To further test the chemokine’s ability to detect TCMR, we excluded cases with ABMR and mixed rejection from further analysis. There were 9 cases of TCMR and 73 cases of normal or other histology. ROC analysis of CXCL9/cre and CXCL10/cre showed AUC values of 0.67 (95% CI 0.47–0.86, P>0.05) and 0.61 (95% CI 0.35–0.86, P>0.05), respectively, revealing a poor ability to identify pure TCMR from normal or other histology lesions. We removed all polyoma BK cases (n=5) from further analysis, but this did not improve CXCL9/cre and CXCL10/cre values significantly (CXCL9/cre ROC AUC 0.68 and CXCL10/cre ROC AUC 0.63, but P>0.05).

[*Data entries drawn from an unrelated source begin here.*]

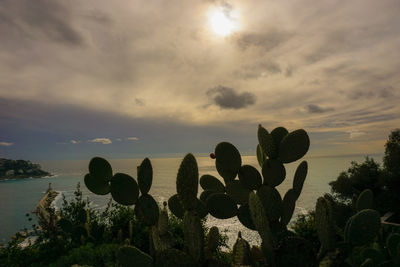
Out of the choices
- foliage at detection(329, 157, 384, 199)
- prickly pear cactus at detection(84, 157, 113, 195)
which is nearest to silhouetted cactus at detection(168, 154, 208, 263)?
prickly pear cactus at detection(84, 157, 113, 195)

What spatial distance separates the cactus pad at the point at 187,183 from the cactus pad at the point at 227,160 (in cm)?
85

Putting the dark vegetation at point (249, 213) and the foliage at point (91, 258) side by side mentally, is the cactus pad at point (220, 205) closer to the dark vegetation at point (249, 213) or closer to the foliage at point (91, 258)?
the dark vegetation at point (249, 213)

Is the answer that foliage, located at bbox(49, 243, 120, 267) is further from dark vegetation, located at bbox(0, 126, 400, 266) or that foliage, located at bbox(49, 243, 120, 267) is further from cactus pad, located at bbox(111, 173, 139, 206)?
cactus pad, located at bbox(111, 173, 139, 206)

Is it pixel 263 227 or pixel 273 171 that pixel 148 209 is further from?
pixel 273 171

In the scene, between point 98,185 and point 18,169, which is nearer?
point 98,185

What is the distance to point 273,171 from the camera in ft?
7.27

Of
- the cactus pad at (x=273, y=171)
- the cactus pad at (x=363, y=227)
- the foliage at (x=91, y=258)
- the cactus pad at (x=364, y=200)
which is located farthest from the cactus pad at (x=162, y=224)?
the foliage at (x=91, y=258)

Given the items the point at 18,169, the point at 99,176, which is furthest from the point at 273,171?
the point at 18,169

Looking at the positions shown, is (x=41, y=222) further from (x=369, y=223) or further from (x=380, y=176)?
(x=380, y=176)

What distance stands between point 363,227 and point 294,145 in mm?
803

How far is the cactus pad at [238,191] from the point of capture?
2.38 m

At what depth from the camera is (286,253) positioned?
4.41ft

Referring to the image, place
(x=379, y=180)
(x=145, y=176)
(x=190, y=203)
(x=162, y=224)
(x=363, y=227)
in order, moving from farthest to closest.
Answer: (x=379, y=180)
(x=145, y=176)
(x=162, y=224)
(x=363, y=227)
(x=190, y=203)

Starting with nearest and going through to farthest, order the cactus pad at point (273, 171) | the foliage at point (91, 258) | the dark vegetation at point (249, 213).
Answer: the dark vegetation at point (249, 213), the cactus pad at point (273, 171), the foliage at point (91, 258)
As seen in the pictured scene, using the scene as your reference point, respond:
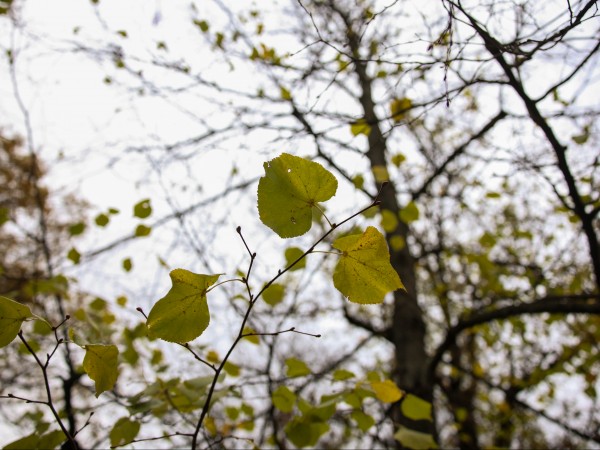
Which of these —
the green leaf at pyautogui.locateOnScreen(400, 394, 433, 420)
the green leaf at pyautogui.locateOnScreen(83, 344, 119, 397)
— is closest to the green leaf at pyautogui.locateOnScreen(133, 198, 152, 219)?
the green leaf at pyautogui.locateOnScreen(83, 344, 119, 397)

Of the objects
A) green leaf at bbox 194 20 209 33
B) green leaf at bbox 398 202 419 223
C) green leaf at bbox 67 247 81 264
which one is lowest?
green leaf at bbox 67 247 81 264

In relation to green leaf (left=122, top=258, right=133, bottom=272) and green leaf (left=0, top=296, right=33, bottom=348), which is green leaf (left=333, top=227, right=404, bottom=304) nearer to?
green leaf (left=0, top=296, right=33, bottom=348)

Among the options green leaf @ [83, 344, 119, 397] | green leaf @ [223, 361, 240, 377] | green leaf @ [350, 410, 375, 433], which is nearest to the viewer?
green leaf @ [83, 344, 119, 397]

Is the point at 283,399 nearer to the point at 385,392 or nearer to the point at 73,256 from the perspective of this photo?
the point at 385,392

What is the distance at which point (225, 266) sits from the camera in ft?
8.84

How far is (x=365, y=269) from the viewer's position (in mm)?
760

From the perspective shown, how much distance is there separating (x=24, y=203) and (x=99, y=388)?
521 centimetres

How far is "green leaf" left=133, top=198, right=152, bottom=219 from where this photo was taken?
2.01 m

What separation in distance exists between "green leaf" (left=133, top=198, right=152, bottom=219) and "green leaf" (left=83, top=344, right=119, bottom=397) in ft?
4.20

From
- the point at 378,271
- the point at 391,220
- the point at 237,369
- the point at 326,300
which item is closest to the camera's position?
the point at 378,271

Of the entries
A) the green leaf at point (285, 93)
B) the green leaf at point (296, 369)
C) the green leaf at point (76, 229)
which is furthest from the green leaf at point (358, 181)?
the green leaf at point (76, 229)

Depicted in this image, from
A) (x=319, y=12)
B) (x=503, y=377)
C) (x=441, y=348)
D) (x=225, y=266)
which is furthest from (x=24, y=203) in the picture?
(x=503, y=377)

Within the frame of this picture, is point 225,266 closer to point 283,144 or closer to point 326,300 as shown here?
point 283,144

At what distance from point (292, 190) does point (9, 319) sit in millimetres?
581
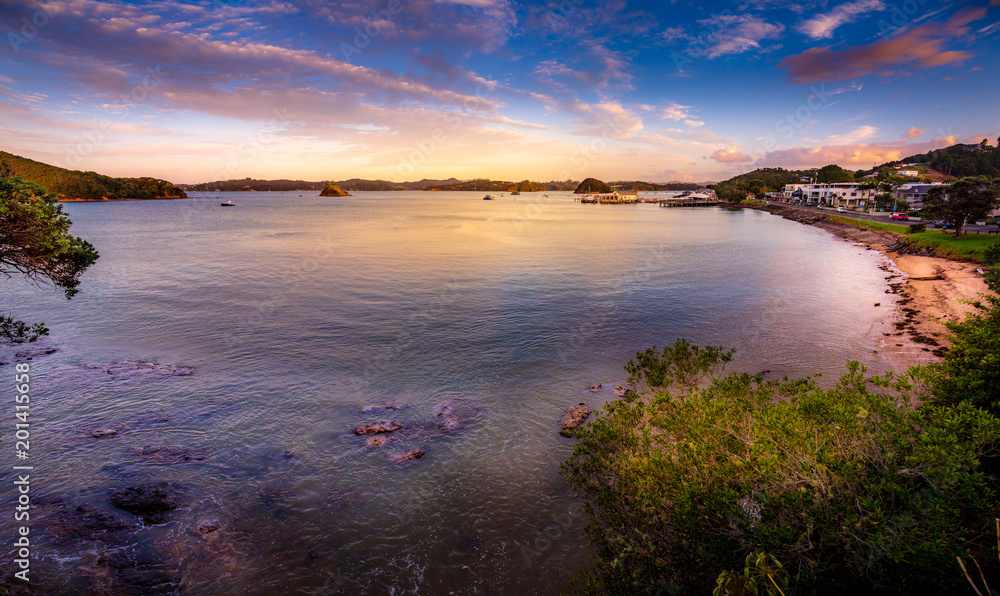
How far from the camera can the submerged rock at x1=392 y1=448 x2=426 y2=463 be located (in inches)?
776

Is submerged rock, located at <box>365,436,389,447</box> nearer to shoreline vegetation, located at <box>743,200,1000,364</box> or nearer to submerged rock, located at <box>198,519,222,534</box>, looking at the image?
submerged rock, located at <box>198,519,222,534</box>

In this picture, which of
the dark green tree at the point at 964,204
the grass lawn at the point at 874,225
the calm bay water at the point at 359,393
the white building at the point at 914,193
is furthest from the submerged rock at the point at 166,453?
the white building at the point at 914,193

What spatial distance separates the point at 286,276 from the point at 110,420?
3855 cm

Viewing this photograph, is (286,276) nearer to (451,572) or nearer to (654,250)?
(451,572)

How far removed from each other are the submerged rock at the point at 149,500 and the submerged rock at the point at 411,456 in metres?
8.92

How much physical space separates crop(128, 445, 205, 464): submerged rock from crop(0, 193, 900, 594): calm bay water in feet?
0.93

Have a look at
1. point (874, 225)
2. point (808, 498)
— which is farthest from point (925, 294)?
point (874, 225)

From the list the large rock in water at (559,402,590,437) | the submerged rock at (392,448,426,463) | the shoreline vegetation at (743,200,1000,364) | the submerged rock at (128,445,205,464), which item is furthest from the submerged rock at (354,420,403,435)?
the shoreline vegetation at (743,200,1000,364)

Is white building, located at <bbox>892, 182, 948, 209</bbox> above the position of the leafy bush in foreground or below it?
above

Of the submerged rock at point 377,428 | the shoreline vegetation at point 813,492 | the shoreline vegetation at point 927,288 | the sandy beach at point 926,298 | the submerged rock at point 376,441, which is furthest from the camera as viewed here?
the shoreline vegetation at point 927,288

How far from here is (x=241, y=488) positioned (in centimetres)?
1772

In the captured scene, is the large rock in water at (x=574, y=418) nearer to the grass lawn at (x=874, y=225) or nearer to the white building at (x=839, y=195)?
the grass lawn at (x=874, y=225)

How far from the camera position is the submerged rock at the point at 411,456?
19.7 metres

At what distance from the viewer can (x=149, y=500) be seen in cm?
1662
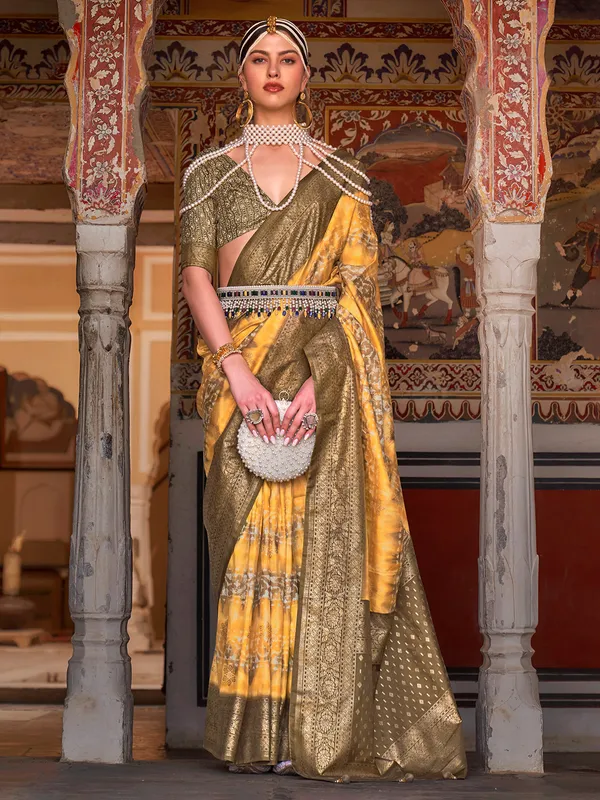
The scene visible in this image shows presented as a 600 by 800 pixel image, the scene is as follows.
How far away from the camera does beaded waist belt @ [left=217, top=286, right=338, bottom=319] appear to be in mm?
4434

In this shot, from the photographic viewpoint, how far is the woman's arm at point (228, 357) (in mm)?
4250

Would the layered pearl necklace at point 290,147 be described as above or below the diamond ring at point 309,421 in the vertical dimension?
above

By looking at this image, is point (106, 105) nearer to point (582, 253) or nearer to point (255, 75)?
point (255, 75)

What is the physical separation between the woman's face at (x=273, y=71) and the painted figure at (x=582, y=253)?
2.41 meters

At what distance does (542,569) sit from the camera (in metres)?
6.32

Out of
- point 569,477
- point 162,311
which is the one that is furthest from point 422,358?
point 162,311

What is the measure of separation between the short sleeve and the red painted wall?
2.28m

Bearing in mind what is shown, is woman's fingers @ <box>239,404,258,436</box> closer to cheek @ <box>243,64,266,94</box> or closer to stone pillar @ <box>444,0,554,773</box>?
stone pillar @ <box>444,0,554,773</box>

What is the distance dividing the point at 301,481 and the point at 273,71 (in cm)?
144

CXCL/CRE IN POLYOMA BK NEPHROPATHY CASES:

From 117 kidney transplant recipients, 5 (4.3%) had biopsy-proven BK nephropathy. The median CXCL9/cre and CXCL10/cre levels were 9.91 [IQR 3.58–24.49] ng/mmol and 4.94 [IQR 1.10–18.88] ng/mmol, respectively. Levels of both chemokines were significantly higher in BK nephropathy compared to normal histology (P<0.05) but did not differ significantly from the rejection group.

CASES WITH LOW CXCL/CRE AND BIOPSY-PROVEN TRANSPLANT REJECTION:

A total of 7 patients with biopsy-proven kidney transplant rejection had CXCL9/cre levels <0.11 ng/mmol (subsequently referred to as “low CXCL9/cre”), while 10 patients with biopsy-proven kidney transplant rejection had CXCL10/cre levels lower than 0.42 ng/mmol (subsequently referred to as “low CXCL10/cre”) – CXCL “false-negative” cases. However, none of those patients reached an ESRD of 11.5 during the median follow-up period [IQR 1.75–47.7], while in cases with increased CXCL9/cre and increased CXCL10/cre levels, 41.2% and 36.8% of patients reached ESKD, respectively.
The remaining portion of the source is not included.